Let us say we are in event handler on_event_1. This event handler executes a doevents call. The VM begins processing other events in the queue, and starts executing an event handler on_event_3, which also contains a doevents statement.

In this case, a new doevents round will begin. Only when it completes, control will be returned to event handler on_event_3, which will complete, and then return control to the previous doevents (the one from event handler on_event_1).

 

 

tide_doevents_3

 

The point here is that control will not be returned to on_event_1 until on_event_3 fully completes execution, since on_event_3 contains a doevents statement in itself.

Memory Allocation When Using Doevents

When a procedure utilizes doevents, it means its execution gets interrupted, while other procedures get control. We have no way to know which other procedures will get control, as this depends on the events which will wait in the queue.

As a result, a procedure which utilizes doevents, and any procedures calling it (directly or through other procedures) cannot share any memory space with any other procedure in the project. This would lead to variable corruption -- procedures newly executed will use the shared memory and corrupt variables which are still needed for the procedures previously interrupted by doevents.

tide_doevents_1

Above we have the same two chains of procedures which appear under Memory Allocation for Procedures, with one noticeable difference: Procedure C includes a doevents statement. The on_event_1 chain takes up 11 bytes. But on_event_2 and procedure C (which together take up 5 bytes) cannot share the same space with the on_event_1 chain, because when the doevents statement is invoked, the state of variables for on_event_2 and procedure C must be preserved.

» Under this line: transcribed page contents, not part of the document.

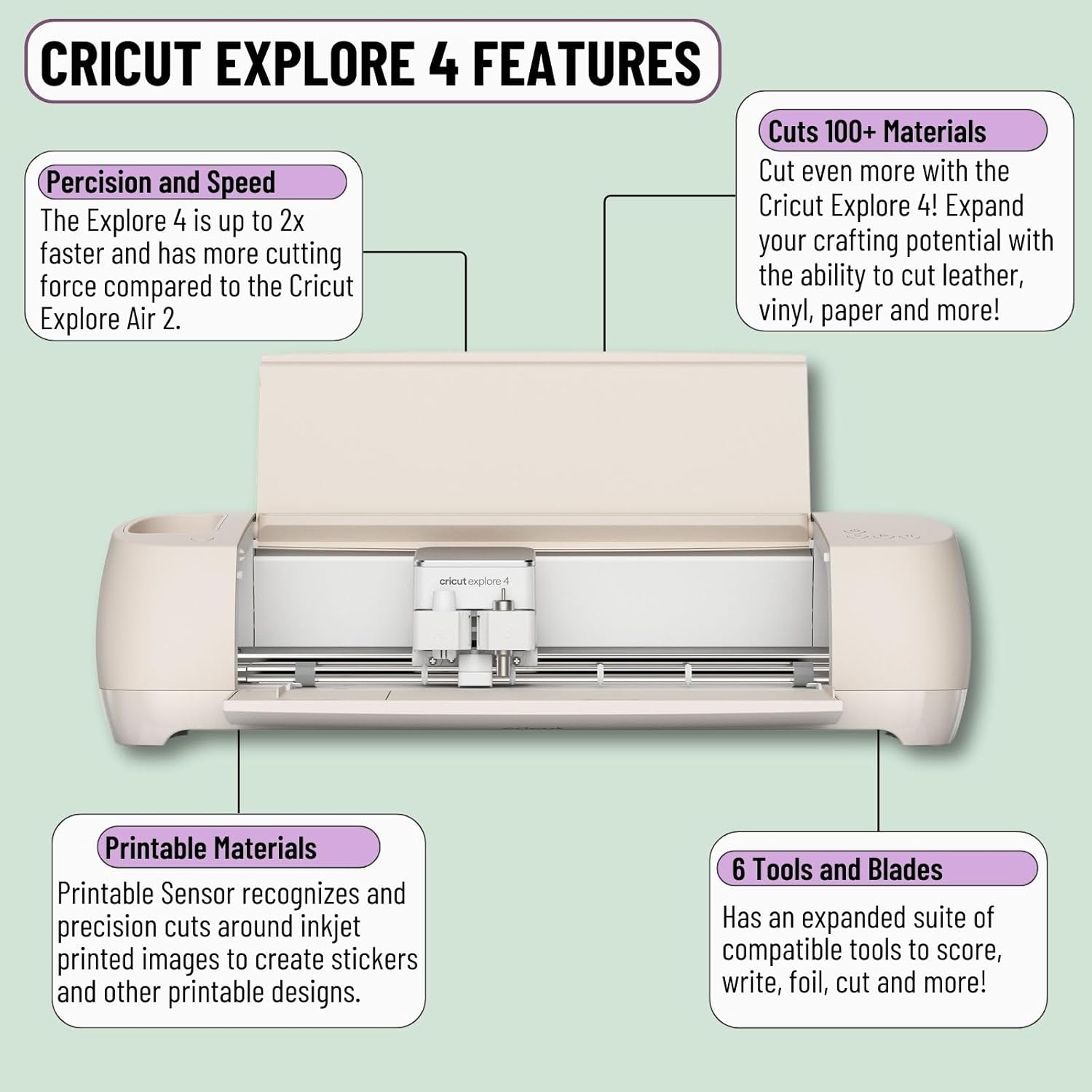 CRICUT EXPLORE 4 FEATURES

Percision and Speed
The Explore 4 is up to 2x faster and has more cutting force compared to the Cricut Explore Air 2.

Cuts 100+ Materials
Cut even more with the Cricut Explore 4! Expand your crafting potential with the ability to cut leather, vinyl, paper and more!

cricut explore 4

Printable Materials
Printable Sensor recognizes and precision cuts around inkjet printed images to create stickers and other printable designs.

6 Tools and Blades
Has an expanded suite of compatible tools to score, write, foil, cut and more!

So these two get their own exclusive memory space.

Procedure D, which is also a part of the on_event_2 chain, does not get its own exclusive memory space. This is because it comes later on the chain than the procedure which contains the doevents statement. There will never be a situation where the variables of procedure D must be preserved while other chains are executing.

Thus, the total memory requirements of the project depicted above would be 16 bytes -- 11 shared bytes plus 5 exclusive bytes. This is more than would have been required had we not used doevents.

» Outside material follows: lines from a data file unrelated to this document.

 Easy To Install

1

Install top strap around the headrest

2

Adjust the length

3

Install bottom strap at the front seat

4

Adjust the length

Sharing Procedures Which Utilize Doevents

Procedures which contain doevents statements, as well as all procedures which call them (directly or through other procedures) cannot be shared between chains.

Let us say event handler on_event_1 calls procedure A. Procedure A calls procedure B. Procedure B contains a doevents statement, and also calls procedure C.

Next, we have event handler on_event_2. It cannot call procedure A or B, because procedure B contains a doevents statement (and A calls B). If it could call procedure A, we might get a situation whereby event handler on_event_1 fires, calls procedure A. In it, procedure B is called, and doevents is executed. During doevents, an event handler on_event_2 fires, and calls procedure A again -- while the previous instance of A still holds variables in memory, waiting for control to return to it. This would corrupt the values of variables used by the first A (if you try to do something like this, the compiler will raise an error).

tide_doevents_2

However, note that in the example above we also have procedure C (which is called by procedure B). This procedure can be shared by everyone -- because it is later on the chain than the procedure which contains the doevents statement.

Doevents for Events of The Same Type

For some events, only one instance of the event may be present in the queue at any given time. The next event of the same kind may only be generated after the current one has completed processing. For other events, multiple instances in the queue are allowed.

Let us say that for event_1, multiple instances are allowed, and that this event's handler contains a doevents statement. When this statement executes, it may happen that another instance of event_1 will be found on the queue, waiting to be processed. If this happens, this new instance will just be skipped -- execution will move on to the next event on the queue. Otherwise, we would once again get recursion (execution of an event handler while a previous instance of this event handler is already executing), which is not allowed under Tibbo Basic.